Work task –
This exercise asks for a copy of each line in the records below with the word "Zealand" in it.

Records contained in a dataset –

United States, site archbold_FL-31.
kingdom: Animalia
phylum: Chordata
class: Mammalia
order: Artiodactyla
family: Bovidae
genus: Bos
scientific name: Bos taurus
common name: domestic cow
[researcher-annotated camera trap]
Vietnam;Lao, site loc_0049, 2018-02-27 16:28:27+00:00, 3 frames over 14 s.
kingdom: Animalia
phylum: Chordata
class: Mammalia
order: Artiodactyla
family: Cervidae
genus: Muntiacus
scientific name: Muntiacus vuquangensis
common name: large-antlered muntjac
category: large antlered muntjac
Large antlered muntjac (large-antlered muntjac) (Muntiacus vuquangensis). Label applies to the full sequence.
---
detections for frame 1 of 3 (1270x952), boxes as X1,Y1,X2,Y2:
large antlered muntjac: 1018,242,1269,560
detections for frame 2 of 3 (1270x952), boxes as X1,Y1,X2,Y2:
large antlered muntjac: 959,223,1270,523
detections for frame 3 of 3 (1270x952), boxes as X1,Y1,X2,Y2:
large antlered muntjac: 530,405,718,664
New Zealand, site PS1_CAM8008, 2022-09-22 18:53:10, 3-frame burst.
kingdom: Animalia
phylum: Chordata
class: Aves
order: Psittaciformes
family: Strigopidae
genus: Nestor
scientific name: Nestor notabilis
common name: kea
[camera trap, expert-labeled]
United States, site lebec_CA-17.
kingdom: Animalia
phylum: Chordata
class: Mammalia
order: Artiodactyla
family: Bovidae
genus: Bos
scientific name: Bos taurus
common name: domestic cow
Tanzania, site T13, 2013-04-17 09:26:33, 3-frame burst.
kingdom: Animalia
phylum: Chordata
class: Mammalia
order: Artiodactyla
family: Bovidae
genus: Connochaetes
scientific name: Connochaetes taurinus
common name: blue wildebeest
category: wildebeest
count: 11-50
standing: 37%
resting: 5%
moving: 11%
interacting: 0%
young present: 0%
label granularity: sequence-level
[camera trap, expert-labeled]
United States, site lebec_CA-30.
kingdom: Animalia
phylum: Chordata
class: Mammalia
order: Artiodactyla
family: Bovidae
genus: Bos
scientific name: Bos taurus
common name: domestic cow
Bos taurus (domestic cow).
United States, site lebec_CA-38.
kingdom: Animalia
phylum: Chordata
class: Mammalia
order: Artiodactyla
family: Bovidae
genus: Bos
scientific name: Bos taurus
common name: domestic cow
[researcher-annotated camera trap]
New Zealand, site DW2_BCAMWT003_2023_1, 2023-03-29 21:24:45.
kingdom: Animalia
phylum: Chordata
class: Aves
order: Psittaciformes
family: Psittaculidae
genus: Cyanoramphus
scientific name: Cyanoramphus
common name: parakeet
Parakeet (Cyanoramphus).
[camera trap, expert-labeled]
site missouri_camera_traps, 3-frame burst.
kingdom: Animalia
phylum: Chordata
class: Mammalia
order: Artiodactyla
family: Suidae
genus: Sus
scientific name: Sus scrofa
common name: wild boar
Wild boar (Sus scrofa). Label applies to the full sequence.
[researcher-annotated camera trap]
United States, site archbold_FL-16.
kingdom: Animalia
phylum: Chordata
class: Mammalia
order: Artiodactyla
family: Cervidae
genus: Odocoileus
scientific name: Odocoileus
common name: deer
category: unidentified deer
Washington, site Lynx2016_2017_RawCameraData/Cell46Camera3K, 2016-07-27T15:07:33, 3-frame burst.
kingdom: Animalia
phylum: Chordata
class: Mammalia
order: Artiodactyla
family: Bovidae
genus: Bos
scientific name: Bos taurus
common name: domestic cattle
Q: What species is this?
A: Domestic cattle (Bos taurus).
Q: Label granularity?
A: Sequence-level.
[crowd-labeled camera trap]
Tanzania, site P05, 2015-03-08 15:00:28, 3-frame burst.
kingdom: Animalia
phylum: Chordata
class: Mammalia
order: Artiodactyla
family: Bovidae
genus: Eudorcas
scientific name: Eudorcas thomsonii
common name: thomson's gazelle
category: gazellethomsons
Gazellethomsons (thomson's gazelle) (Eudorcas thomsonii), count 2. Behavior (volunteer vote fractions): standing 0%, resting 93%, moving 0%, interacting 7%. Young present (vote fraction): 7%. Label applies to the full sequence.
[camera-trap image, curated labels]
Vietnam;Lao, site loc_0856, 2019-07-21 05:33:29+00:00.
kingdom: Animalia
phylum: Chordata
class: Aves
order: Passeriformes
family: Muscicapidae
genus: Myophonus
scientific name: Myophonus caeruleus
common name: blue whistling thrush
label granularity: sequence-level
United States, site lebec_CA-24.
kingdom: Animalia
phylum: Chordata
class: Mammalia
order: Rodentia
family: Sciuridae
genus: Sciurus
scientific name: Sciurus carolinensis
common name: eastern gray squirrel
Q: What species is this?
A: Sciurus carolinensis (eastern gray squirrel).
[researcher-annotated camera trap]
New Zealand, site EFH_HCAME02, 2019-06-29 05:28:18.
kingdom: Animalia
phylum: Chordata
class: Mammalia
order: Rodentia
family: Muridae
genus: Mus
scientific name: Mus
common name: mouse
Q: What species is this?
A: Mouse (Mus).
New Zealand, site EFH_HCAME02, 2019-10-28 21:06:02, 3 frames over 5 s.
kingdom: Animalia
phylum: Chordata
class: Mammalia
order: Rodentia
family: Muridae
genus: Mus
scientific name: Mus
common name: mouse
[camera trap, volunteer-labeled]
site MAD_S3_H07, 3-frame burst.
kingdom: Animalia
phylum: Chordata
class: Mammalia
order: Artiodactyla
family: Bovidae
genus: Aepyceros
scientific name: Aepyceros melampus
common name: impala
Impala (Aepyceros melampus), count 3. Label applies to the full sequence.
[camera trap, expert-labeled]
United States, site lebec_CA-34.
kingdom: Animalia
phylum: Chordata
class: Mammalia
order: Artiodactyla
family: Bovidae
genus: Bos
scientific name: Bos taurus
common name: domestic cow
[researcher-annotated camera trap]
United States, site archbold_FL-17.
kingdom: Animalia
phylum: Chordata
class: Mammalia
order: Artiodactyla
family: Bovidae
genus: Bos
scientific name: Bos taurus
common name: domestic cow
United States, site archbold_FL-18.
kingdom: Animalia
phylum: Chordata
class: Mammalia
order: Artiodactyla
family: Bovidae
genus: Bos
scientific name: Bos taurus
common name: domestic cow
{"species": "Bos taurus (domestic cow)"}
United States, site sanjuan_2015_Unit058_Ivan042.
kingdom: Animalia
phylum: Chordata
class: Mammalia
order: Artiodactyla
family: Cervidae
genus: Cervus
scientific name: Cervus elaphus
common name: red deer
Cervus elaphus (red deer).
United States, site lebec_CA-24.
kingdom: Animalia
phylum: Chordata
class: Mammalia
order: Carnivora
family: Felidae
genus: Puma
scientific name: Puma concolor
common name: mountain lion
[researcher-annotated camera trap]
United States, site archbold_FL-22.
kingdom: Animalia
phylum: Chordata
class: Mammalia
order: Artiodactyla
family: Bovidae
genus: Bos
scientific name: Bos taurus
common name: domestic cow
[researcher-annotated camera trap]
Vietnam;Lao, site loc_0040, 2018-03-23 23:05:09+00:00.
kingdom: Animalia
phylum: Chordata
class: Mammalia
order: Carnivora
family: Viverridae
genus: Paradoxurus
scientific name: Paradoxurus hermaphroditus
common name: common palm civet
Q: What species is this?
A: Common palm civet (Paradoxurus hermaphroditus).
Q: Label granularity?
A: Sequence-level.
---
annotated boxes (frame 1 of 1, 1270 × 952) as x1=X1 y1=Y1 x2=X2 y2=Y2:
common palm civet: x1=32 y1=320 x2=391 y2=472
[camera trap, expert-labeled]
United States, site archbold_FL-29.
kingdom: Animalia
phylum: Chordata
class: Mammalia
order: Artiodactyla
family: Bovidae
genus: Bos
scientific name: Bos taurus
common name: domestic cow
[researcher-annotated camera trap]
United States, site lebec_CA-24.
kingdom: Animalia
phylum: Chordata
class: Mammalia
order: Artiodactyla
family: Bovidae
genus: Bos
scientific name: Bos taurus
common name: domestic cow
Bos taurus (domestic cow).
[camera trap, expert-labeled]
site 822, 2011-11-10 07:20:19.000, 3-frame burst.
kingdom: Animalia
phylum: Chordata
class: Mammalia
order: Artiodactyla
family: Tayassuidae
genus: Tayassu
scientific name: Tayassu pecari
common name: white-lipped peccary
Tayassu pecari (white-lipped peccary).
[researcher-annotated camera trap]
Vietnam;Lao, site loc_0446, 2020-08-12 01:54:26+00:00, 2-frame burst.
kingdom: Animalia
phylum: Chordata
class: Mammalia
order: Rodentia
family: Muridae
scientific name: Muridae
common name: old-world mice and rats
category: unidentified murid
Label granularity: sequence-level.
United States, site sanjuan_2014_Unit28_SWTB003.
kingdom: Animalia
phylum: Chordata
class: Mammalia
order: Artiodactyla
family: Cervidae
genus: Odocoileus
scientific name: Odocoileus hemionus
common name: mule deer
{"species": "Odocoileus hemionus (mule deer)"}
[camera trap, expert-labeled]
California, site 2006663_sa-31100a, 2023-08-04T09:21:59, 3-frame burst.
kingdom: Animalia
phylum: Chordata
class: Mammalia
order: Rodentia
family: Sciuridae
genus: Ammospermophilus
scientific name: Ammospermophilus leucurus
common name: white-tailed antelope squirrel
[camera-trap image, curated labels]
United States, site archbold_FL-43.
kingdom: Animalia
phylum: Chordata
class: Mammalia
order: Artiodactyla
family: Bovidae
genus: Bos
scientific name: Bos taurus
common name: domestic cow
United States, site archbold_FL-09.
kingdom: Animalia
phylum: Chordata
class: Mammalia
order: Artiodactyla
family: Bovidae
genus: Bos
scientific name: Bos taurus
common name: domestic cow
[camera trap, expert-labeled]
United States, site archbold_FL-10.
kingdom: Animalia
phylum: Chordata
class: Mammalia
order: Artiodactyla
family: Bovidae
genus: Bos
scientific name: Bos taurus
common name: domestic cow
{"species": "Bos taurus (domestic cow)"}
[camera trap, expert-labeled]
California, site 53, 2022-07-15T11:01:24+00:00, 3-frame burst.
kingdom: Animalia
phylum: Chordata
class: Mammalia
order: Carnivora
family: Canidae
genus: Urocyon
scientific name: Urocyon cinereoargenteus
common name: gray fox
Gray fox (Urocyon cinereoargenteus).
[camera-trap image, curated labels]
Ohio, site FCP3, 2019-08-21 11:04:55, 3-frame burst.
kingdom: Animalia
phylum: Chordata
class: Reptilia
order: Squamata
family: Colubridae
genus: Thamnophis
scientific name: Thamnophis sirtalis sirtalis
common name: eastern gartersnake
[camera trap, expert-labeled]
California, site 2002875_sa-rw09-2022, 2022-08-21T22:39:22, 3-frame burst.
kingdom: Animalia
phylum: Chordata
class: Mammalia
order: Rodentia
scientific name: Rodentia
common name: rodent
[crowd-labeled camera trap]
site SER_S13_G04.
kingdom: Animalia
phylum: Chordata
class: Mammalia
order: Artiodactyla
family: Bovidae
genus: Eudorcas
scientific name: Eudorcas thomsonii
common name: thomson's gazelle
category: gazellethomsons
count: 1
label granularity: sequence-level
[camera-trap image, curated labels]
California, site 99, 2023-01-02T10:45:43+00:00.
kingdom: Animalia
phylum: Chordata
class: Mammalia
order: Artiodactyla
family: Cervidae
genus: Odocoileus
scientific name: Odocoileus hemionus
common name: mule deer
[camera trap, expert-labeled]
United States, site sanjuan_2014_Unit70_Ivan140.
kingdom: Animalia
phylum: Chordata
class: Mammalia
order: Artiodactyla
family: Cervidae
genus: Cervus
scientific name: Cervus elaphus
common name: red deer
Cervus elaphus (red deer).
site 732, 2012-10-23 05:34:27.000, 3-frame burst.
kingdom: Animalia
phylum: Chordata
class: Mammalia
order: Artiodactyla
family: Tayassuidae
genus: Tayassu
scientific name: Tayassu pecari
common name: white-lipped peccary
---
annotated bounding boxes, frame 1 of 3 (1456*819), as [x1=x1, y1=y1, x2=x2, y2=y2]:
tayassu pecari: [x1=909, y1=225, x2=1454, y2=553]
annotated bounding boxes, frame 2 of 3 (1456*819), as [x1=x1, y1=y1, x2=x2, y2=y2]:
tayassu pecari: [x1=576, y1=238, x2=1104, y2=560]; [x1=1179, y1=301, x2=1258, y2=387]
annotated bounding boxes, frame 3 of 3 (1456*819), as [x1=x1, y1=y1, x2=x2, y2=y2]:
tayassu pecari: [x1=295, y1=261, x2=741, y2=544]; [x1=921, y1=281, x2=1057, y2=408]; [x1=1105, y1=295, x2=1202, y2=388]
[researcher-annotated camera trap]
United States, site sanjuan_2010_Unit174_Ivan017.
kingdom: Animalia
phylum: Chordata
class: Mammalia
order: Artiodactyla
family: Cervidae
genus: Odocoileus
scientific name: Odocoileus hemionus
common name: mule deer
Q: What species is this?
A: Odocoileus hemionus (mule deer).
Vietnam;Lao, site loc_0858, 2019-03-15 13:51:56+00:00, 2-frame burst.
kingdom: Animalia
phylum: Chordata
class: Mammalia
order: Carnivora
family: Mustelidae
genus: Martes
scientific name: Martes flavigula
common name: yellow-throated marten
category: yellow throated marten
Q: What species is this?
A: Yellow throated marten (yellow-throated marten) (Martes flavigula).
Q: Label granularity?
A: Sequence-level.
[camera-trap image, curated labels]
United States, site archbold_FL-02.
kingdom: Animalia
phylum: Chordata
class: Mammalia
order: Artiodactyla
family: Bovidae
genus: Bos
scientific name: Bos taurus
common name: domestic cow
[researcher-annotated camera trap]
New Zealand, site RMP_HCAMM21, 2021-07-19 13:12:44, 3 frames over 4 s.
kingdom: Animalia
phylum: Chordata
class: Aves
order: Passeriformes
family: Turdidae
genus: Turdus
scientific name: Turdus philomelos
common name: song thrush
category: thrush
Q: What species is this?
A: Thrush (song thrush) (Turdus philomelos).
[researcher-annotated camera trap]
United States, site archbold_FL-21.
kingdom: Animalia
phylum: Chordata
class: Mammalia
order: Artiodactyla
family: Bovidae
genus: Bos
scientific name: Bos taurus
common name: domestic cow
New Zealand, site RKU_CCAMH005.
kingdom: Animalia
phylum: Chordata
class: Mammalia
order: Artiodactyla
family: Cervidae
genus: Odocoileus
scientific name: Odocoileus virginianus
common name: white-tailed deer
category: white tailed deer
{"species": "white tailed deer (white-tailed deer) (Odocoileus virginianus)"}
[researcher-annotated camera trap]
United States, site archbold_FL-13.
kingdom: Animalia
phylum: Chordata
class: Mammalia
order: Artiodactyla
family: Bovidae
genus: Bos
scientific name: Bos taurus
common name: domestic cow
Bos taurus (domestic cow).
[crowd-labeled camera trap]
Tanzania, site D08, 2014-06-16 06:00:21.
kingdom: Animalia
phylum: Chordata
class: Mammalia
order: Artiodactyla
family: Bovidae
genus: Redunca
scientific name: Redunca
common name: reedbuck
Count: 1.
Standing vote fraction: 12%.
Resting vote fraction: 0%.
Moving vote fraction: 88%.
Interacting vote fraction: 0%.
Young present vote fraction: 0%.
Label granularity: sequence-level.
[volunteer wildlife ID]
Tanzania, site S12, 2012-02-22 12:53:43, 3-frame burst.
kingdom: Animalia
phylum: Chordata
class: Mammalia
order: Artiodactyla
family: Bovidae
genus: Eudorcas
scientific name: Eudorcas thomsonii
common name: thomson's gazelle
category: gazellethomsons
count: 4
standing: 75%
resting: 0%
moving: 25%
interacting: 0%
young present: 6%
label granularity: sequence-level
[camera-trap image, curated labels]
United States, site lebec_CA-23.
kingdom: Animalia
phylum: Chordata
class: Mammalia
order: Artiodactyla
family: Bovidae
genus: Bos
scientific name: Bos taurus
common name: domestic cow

Answer –
New Zealand, site PS1_CAM8008, 2022-09-22 18:53:10, 3-frame burst.
New Zealand, site DW2_BCAMWT003_2023_1, 2023-03-29 21:24:45.
New Zealand, site EFH_HCAME02, 2019-06-29 05:28:18.
New Zealand, site EFH_HCAME02, 2019-10-28 21:06:02, 3 frames over 5 s.
New Zealand, site RMP_HCAMM21, 2021-07-19 13:12:44, 3 frames over 4 s.
New Zealand, site RKU_CCAMH005.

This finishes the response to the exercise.